With every heartbeat, a tiny amount of cerebrospinal fluid — about a fifth of a teaspoon — moves up and down between the brain and spinal canal, Loth said.
The malformation “clogs it up like a drain,” Loth said. “It all connects together — flow and pressure.”
Along with helping patients with Chiari malformations, the research could benefit patients with other conditions that are affected by fluid flow in the brain, including hydrocephalus and traumas, said Luciano, who is working with Loth and Martin on their research.
The research center will be “the engineering eyes of the doctors,” providing information that could be used to help evaluate and treat patients, Loth said.
Loth and his team have received nearly $500,000 from the National Institutes of Health for their research.
Improved tools could help doctors customize surgery for patients by determining the optimal amount of decompression needed to eliminate symptoms, Luciano said.
The research advances are welcomed by patients such as Brenda Langston.

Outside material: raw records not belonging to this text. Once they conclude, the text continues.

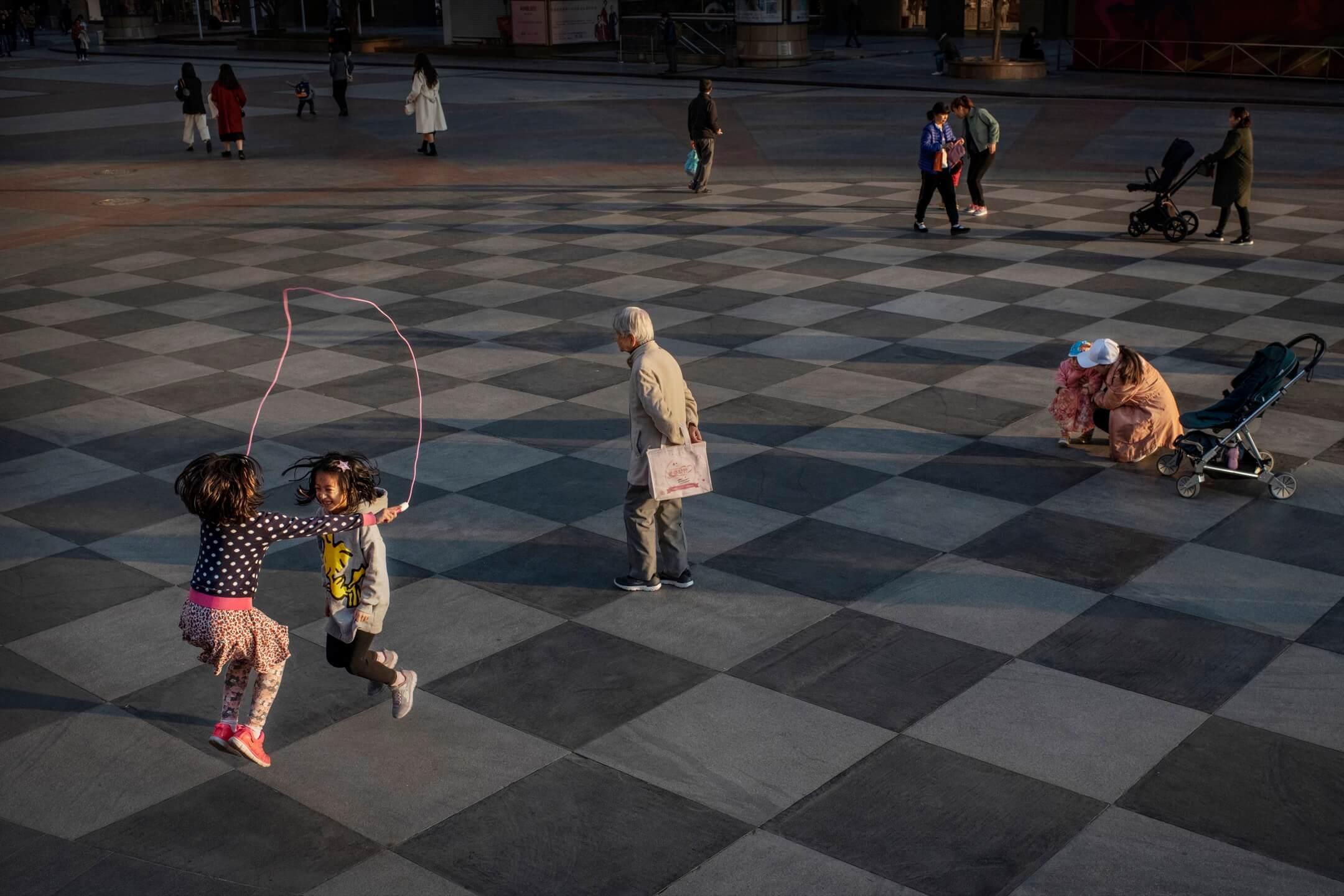2019年,中國首都北京,兩個女孩在廣場上跳繩。 攝:Kevin Frayer/Getty Images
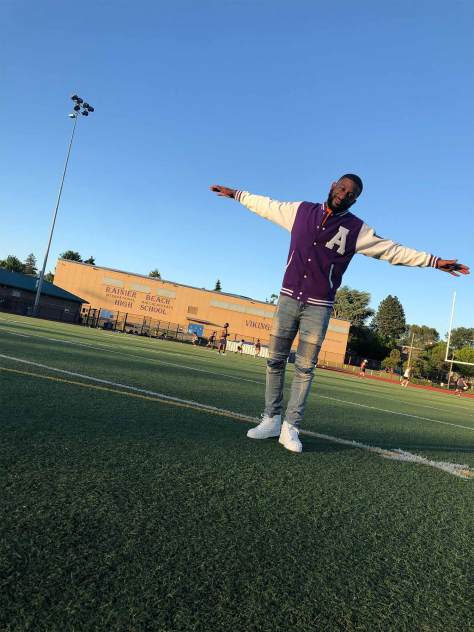 Drew Campbell on the field where his football career began, wearing his ACE Academy jacket.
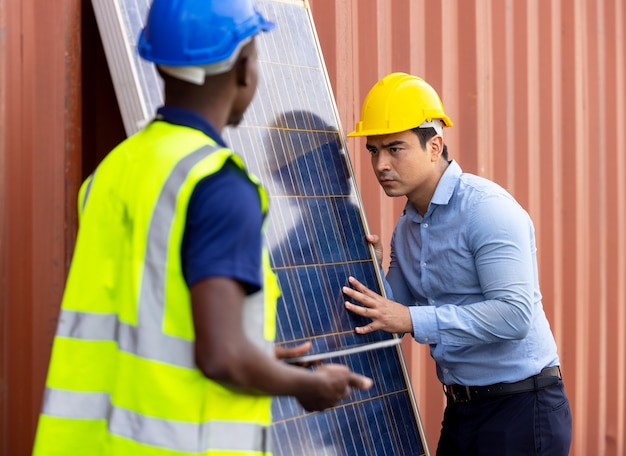 Outdoor shot of black african engineer inspect electrical solar panel wearing hardhat, protective eyeglass and safety equipment,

The 59-year-old from Sidney in western Ohio recently underwent a second operation at the Cleveland Clinic to correct her Chiari malformation.
She suffered headaches, difficulty focusing, leg pain, choking and other mysterious symptoms that started in the 1980s and weren’t properly diagnosed until she got an MRI in 2003.
“They basically tried to make me sound like I was crazy,” she said. “You know your body better than anybody. If you think something is wrong, you push until you get to the bottom of it.”
She needed a second operation this year after her symptoms returned following a car accident.
“I just felt like the back of my head and neck were going to explode,” she said.
Conquer Chiari provided $275,000 in initial funding — $135,000 to establish a dedicated lab within the University of Akron’s new engineering research facility and $140,000 for salaries. The group also has pledged $140,000 annually for the research initiative.
Pittsburgh-area resident Rick Labuda started the nonprofit foundation after struggling to find information about Chiari malformations when his was diagnosed in 1998.
“The University of Akron has been a tremendous partner for us to work with,” he said. “The intent is to grow.”